Create testable code with proper mocking:
import unittest
from unittest.mock import Mock, patch
from perplexity import Perplexity
from perplexity.types import SearchCreateResponse, SearchResult

class TestPerplexityIntegration(unittest.TestCase):
    def setUp(self):
        self.mock_client = Mock(spec=Perplexity)
        
    def test_search_success(self):
        # Mock successful response
        mock_result = SearchResult(
            title="Test Result",
            url="https://example.com",
            snippet="Test snippet"
        )
        
        mock_response = SearchCreateResponse(
            query="test query",
            results=[mock_result]
        )
        
        self.mock_client.search.create.return_value = mock_response
        
        # Test your application logic
        result = self.mock_client.search.create(query="test query")
        
        self.assertEqual(result.query, "test query")
        self.assertEqual(len(result.results), 1)
        self.assertEqual(result.results[0].title, "Test Result")
    
    @patch('perplexity.Perplexity')
    def test_rate_limit_handling(self, mock_perplexity_class):
        # Mock rate limit error
        mock_client = Mock()
        mock_perplexity_class.return_value = mock_client
        mock_client.search.create.side_effect = perplexity.RateLimitError("Rate limited")
        
        # Test your error handling logic here
        with self.assertRaises(perplexity.RateLimitError):
            mock_client.search.create(query="test")

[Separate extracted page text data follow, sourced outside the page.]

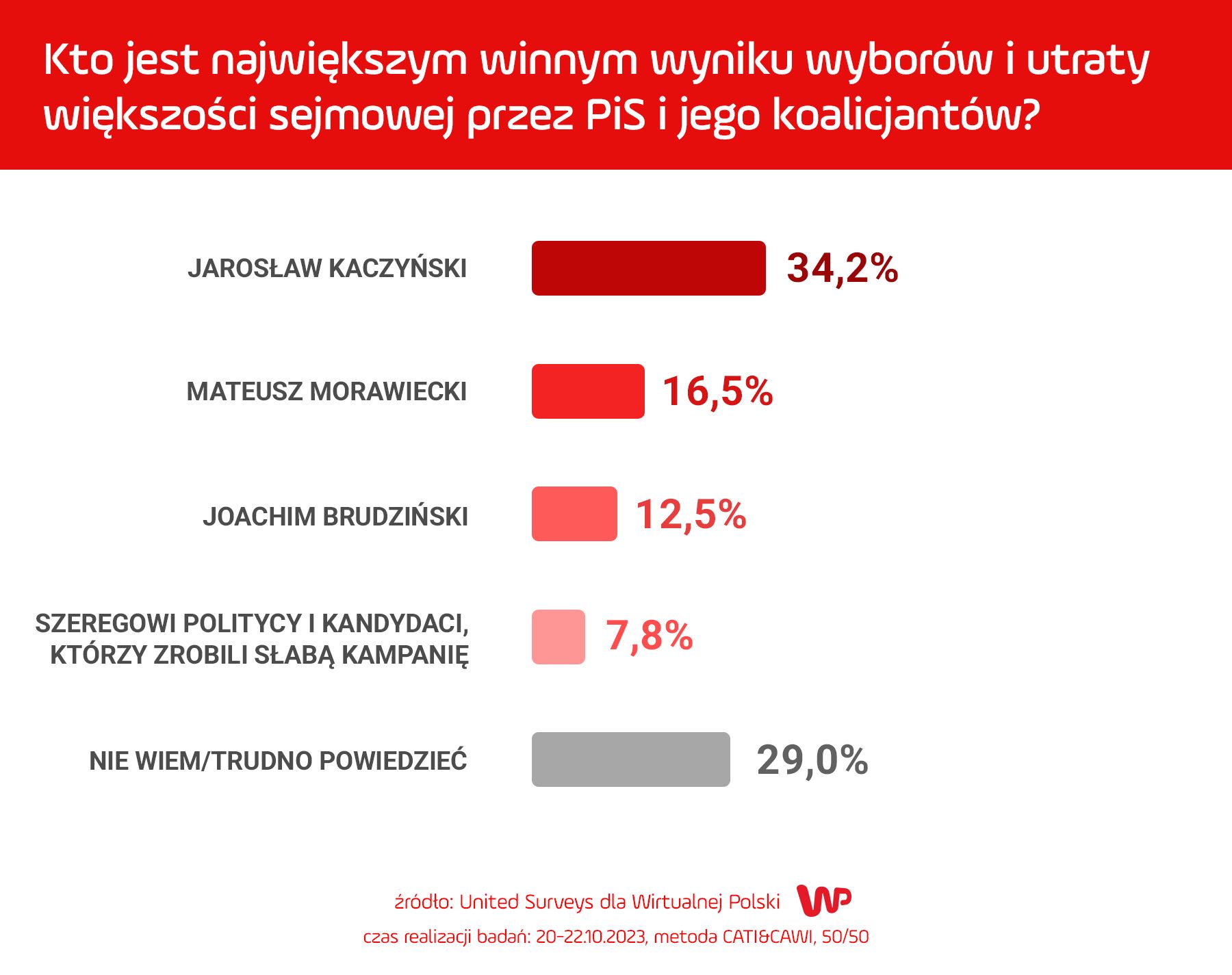 Kto jest największym winnym wyniku wyborów i utraty większości sejmowej przez PiS i jego koalicjantów?

JAROSŁAW KACZYŃSKI 34,2%

MATEUSZ MORAWIECKI 16,5%

JOACHIM BRUDZIŃSKI 12,5%

SZEREGOWI POLITYCY I KANDYDACI, KTÓRZY ZROBILI SŁABĄ KAMPANIĘ 7,8%

NIE WIEM/TRUDNO POWIEDZIEĆ 29,0%

źródło: United Surveys dla Wirtualnej Polski WP

czas realizacji badań: 20-22.10.2023, metoda CATI&CAWI, 50/50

if __name__ == '__main__':
    unittest.main()

Performance Best Practices Summary

1

Use environment variables for configuration

Never hardcode API keys or configuration values.
2

Implement intelligent rate limiting

Use exponential backoff with jitter for retry strategies.
3

Configure connection pooling

Optimize HTTP client settings for your use case.
4

Monitor and log appropriately

Track performance metrics and error rates.
5

Implement graceful degradation

Provide fallback responses when APIs are unavailable.
6

Write testable code

Use dependency injection and mocking for unit tests.